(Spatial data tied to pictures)
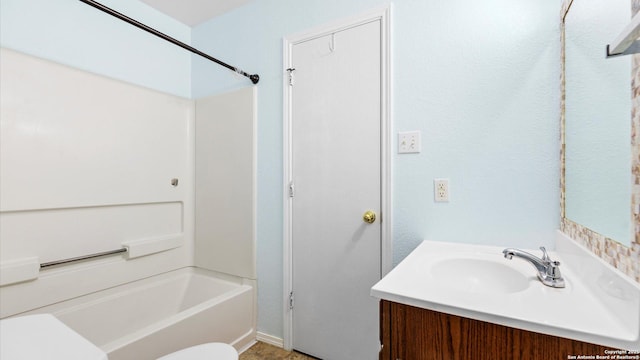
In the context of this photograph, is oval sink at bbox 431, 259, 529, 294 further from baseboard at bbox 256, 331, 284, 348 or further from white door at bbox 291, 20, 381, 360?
baseboard at bbox 256, 331, 284, 348

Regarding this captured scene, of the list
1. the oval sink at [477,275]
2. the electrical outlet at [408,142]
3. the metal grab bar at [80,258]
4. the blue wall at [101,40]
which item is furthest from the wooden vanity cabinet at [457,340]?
the blue wall at [101,40]

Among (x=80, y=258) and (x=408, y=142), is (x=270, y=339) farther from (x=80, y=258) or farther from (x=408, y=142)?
(x=408, y=142)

Goal: Format every line of the data above as a Markdown table with the columns "Row" and "Line," skipping blank lines and leaving out the pictures.

Output of the task:
| Row | Line |
|---|---|
| 1 | In the context of this photograph, is oval sink at bbox 431, 259, 529, 294 further from baseboard at bbox 256, 331, 284, 348 or further from white door at bbox 291, 20, 381, 360? |
| 2 | baseboard at bbox 256, 331, 284, 348 |
| 3 | Regarding this captured scene, of the list |
| 4 | 1. the oval sink at [477,275] |
| 5 | 2. the electrical outlet at [408,142] |
| 6 | 3. the metal grab bar at [80,258] |
| 7 | 4. the blue wall at [101,40] |
| 8 | which item is furthest from the wooden vanity cabinet at [457,340]? |
| 9 | the blue wall at [101,40] |
| 10 | Among (x=80, y=258) and (x=408, y=142), is (x=270, y=339) farther from (x=80, y=258) or farther from (x=408, y=142)? |
| 11 | (x=408, y=142) |